Woohyeuk Chang1, Will Epstein2, Henry Jones1

  • 1University of Chicago.

Journal of Cognitive Neuroscience
|March 4, 2026
PubMed
Summary
This summary is machine-generated.

Working memory (WM) storage may use a general mechanism, not distinct buffers. This study shows a content-independent "pointer" signal in EEG tracks item number across visual and verbal tasks.

More Related Videos

Assessing Working Memory in Children: The Comprehensive Assessment Battery for Children – Working Memory (CABC-WM)
09:05

Assessing Working Memory in Children: The Comprehensive Assessment Battery for Children – Working Memory (CABC-WM)

Published on: June 12, 2017

31.0K
An Appetitive Spatial Working Memory Task for Mice in a Semi-Automated 8-Arm Radial Maze, Reducing Fearful Memory Association in the Maze
14:24

An Appetitive Spatial Working Memory Task for Mice in a Semi-Automated 8-Arm Radial Maze, Reducing Fearful Memory Association in the Maze

Published on: July 29, 2025

1.7K

Related Experiment Videos

Last Updated: Mar 6, 2026

Eye Movement Monitoring of Memory
08:06

Eye Movement Monitoring of Memory

Published on: August 15, 2010

15.2K
Assessing Working Memory in Children: The Comprehensive Assessment Battery for Children – Working Memory (CABC-WM)
09:05

Assessing Working Memory in Children: The Comprehensive Assessment Battery for Children – Working Memory (CABC-WM)

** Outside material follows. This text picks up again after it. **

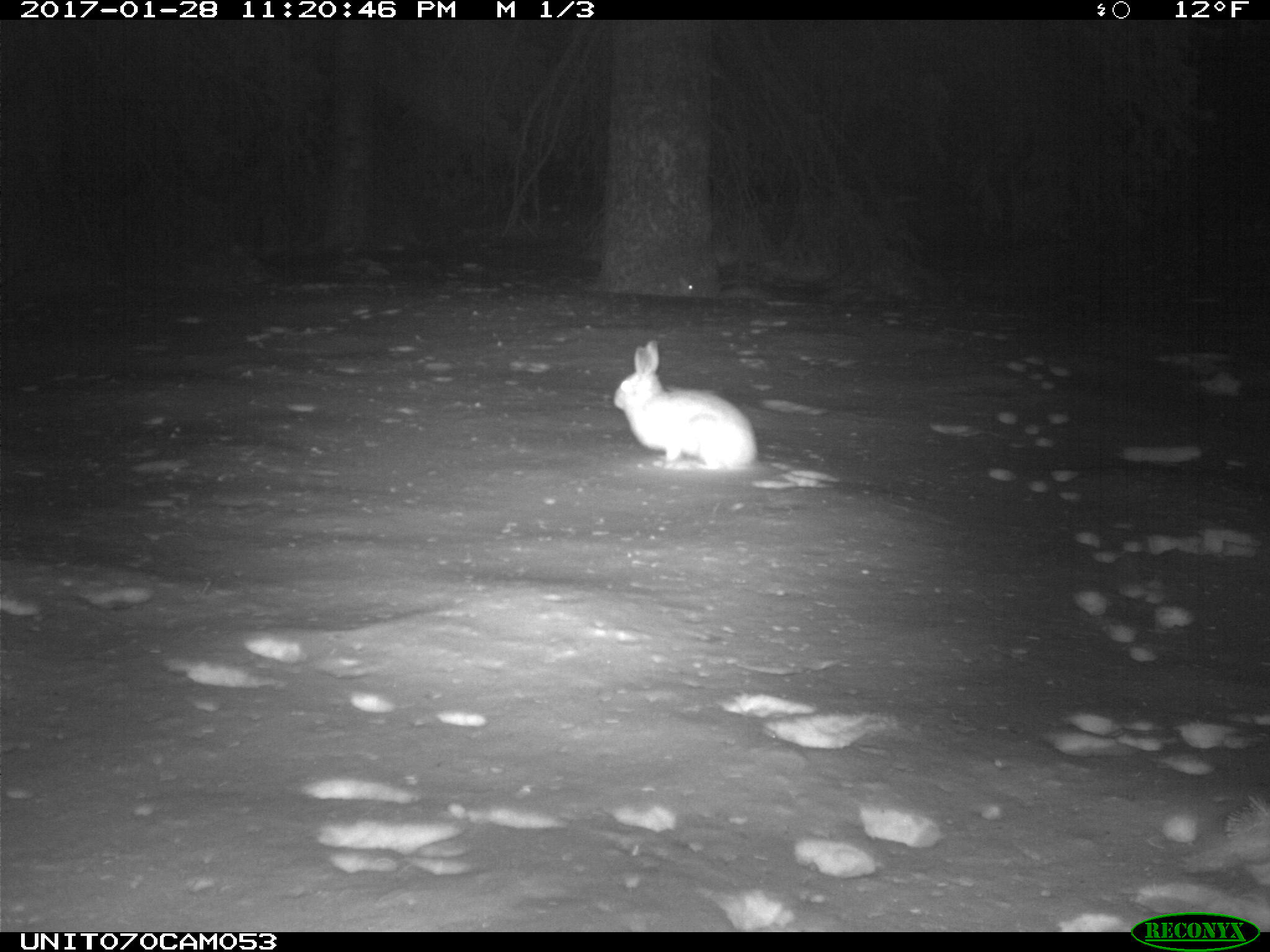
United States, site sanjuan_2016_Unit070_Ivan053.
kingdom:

Published on: June 12, 2017

31.0K
An Appetitive Spatial Working Memory Task for Mice in a Semi-Automated 8-Arm Radial Maze, Reducing Fearful Memory Association in the Maze
14:24

An Appetitive Spatial Working Memory Task for Mice in a Semi-Automated 8-Arm Radial Maze, Reducing Fearful Memory Association in the Maze

Published on: July 29, 2025

1.7K

Area of Science:

  • Cognitive Neuroscience
  • Psychology

Background:

  • Prominent working memory (WM) models propose distinct visual and verbal storage buffers.
  • Behavioral and neural studies support differences between visual and verbal WM storage.
  • Recent research suggests a domain-general WM storage signature independent of content.

Purpose of the Study:

  • To investigate if a content-independent neural signal reflects a general WM storage mechanism.
  • To test the hypothesis that this signal represents a "pointer" operation for contextual binding.
  • To determine if this pointer signal generalizes across different stimulus types (visual, verbal, conjunctions).

Main Methods:

  • Analysis of three datasets, including reanalyzed published data and two novel EEG experiments.
  • Application of multivariate EEG pattern analysis to track neural activity.
  • Comparison of EEG patterns across visual (colors), verbal (letters/words), and combined stimuli (colored words).

Main Results:

  • Multivariate EEG patterns consistently tracked the number of items, irrespective of stimulus type (visual, verbal, or combined).
  • A robust, content-independent load signal was identified, stable across perceptual format and stimulus changes.
  • This signal dissociated from neural activity related to spatial attention and cognitive effort.

Conclusions:

  • Findings support a content-independent neural mechanism for tracking the quantity of items in working memory.
  • Evidence suggests a "pointer" signal generalizes across modalities, supporting contextual binding.
  • A dissociation exists between item-quantity indexing and feature maintenance in working memory.